During its first years, it featured series such as:

| Year | Issues | Title | Author(s) | Source |
|---|---|---|---|---|
| 1955 | 1, 30, 32, 211, 430, 436, 437, 677 | Pumby el gatito feliz | José Sanchis | "Jaimito" |
| 1955 | 1 | Pulgarín | Karpa |  |
| 1955 | 1 | Renato y Sapete | Liceras |  |
| 1955 | 1 | El gatito Tom | Marten Toonder | Dutch |
| 1955 | 1 | Lanitas el pequeño osito | Marten Toonder | Dutch |
| 1955 | 1, 30 | Don Jirafito | José Sanchis | "Jaimito" |
| 1955 | 1, 30, 32, 211, 430, 436, 437, 677 | Caperucita Encarnada | Edgar |  |
| 1955 | 30 | Sim y Sam |  |  |
| 1956 | 30, 32, 430, 437, 677 | Cangurito | Karpa |  |
| 1956 | 32 | Lobito | Brocal Remohí |  |

By 1956 the price had risen to 2.50 pesetas. On 29 July 1958 it became a weekly publication.

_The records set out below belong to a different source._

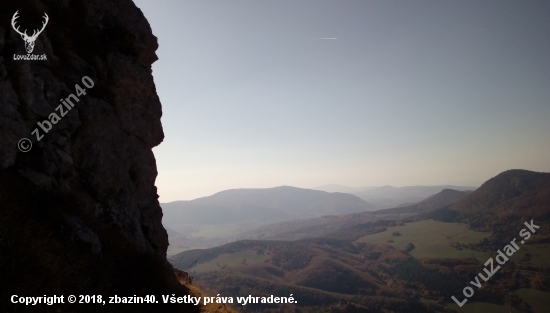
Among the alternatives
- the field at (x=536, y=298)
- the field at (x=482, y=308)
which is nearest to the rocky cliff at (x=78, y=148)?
the field at (x=482, y=308)

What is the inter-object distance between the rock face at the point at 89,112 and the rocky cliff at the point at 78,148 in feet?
0.13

Gradually, it incorporated new series:

| Year | Issues | Title | Author(s) | Origin |
|---|---|---|---|---|
| 1957 | 211 | Perico Fantasías | Federico Amorós, Alfonso Arizmendi, Vicente Tortajada, Liceras, Karpa | New |
| 1958 |  | El pirata Malapata y su grumete Emilín | Gustavo Alcalde Rodríguez / Cruz Delgado |  |
| 1959 | 100 | La familia Conejil | Serafín |  |
| 1959 | 115, 430, 436, 437, 677 | Payasete y Fu-Chinín | Palop | "Jaimito" |
| 1960 | 128, 677 | Peluca | Sifré |  |
| 1960 | 130 | Centaurito | Rojas |  |
| 1960 | 145 | Jimmy | Karpa |  |
| 1961 | 160 | Ivanchito | Carbó |  |
| 1961 | 190, 430, 436, 437, 677 | El corsario Barbudín | Grema |  |
| 1962 | 235 | Diávolo, corsario de la reina | Sbatella |  |
| 1962 | 235, 430, 436 | Plumita | Enrique Cerdán |  |
| 1963 | 295 | Ricardín | José Sanchis |  |
| 1963 | 295 | Selvita | Cerdán |  |

From issue no. 334 onward, the subtitle began listing the prizes received by the magazine, starting with the National Children's Magazine Award.

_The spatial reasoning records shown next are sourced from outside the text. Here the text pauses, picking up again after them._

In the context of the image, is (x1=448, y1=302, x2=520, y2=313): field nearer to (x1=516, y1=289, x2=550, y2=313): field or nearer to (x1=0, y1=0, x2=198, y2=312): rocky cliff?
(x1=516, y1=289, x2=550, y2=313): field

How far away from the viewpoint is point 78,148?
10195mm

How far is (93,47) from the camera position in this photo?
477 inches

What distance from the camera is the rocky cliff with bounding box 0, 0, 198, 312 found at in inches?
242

| Year | Issues | Title | Author(s) | Origin |
|---|---|---|---|---|
| 1964 | 370 | La alegre tripulación del barquito Cascarón | Enrique Cerdán |  |
| 1965 | 430, 436, 437 | Aventuras de Lobito Navy | Cerdán |  |
| 1966 | 436, 460 | Simbad el marino | Karpa |  |

From issue no. 461 (1966) to no. 1203, it was published in a larger 28 × 21 cm format, with greater use of color and a higher price—likely in response to the crisis then facing the Spanish comics industry.

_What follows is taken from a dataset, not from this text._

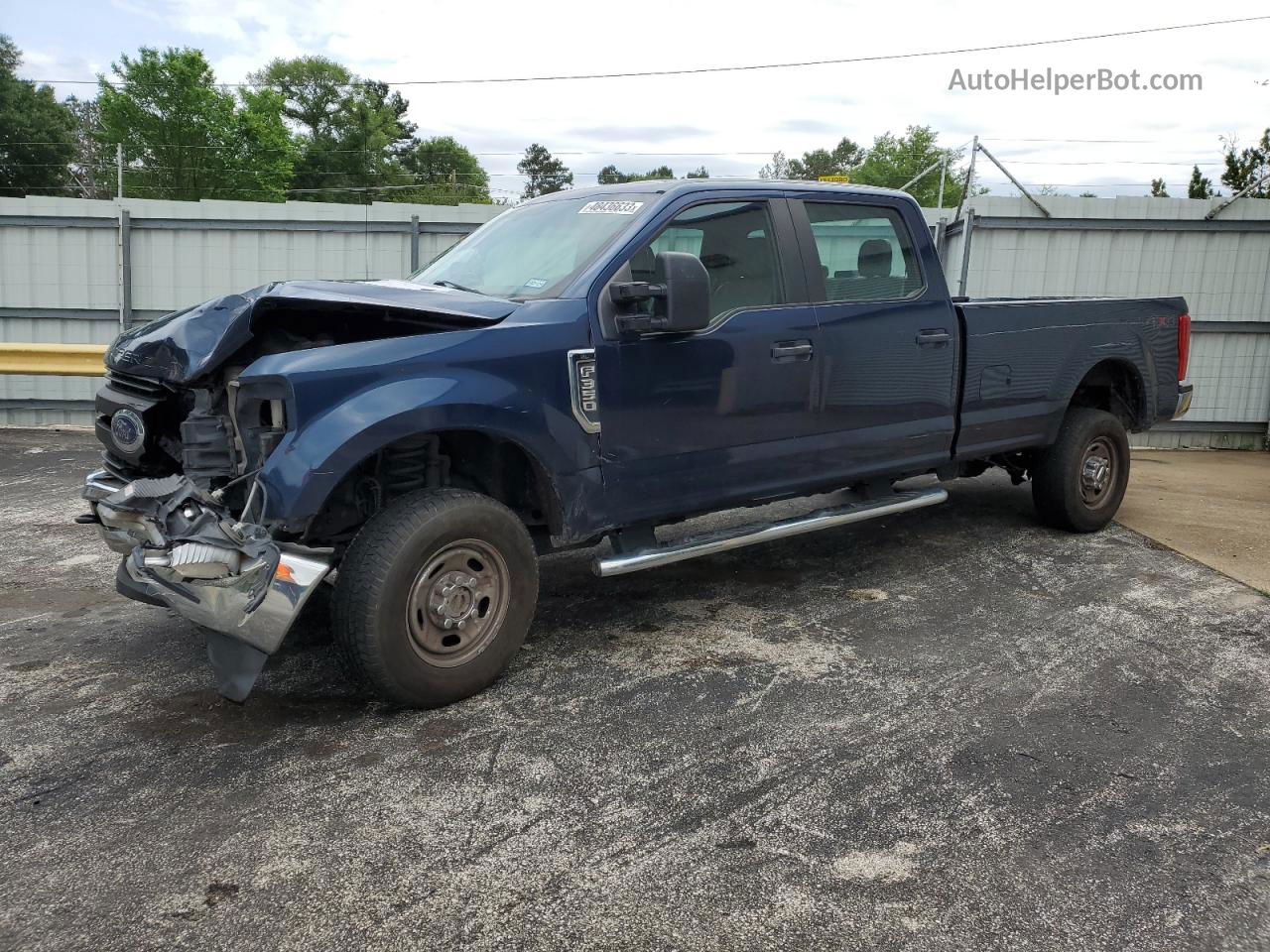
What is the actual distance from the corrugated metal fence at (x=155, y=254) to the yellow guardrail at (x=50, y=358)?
54.9 inches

By 1973, weekly circulation reached 40,000 copies, and by 1975 it had risen to 56,000.

| Date | Issues | Title | Author(s) |
|---|---|---|---|
| 2 May 1970 | 655 | El corral | Lanzón |
| 1972 |  | Tarzanete | Palop |
| 24 Dec 1983 | 1185 ff. | Héctor | Chiqui de la Fuente |

The magazine ended with issue no. 1204, dated November 1984, measuring 26.5 × 18.5 cm.

== Awards ==
Pumby received Spain's National Children’s Magazine Award in 1963, 1965, and 1975.

== Reception ==
According to Juan Antonio Ramírez, Pumby was a high-quality magazine capable of standing as a true alternative to the dominance of Disney.

== Bibliography ==
- Porcel, Andrés (1992). "Historia del tebeo valenciano"
- Cuadrado, Jesús (2000). Atlas español de la cultura popular: De la historieta y su uso 1873–2000. Madrid: Ediciones Sinsentido / Fundación Germán Sánchez Ruipérez. 2 vols. ISBN 978-84-89384-23-1.
- Delhom, José María (1989). Catálogo del tebeo en España. 1865/1980. Barcelona: Círculo de Amigos del Cómic y el Coleccionismo.
- Porcel Torrens, Pedro (2002). "Clásicos en Jauja. La historia del tebeo valenciano"
- Ramírez, Juan Antonio (December 1975). La historieta cómica de postguerra. Madrid: Editorial Cuadernos para el Diálogo, Memoria y Comunicación series. Legal deposit M. 38.325 – 1975.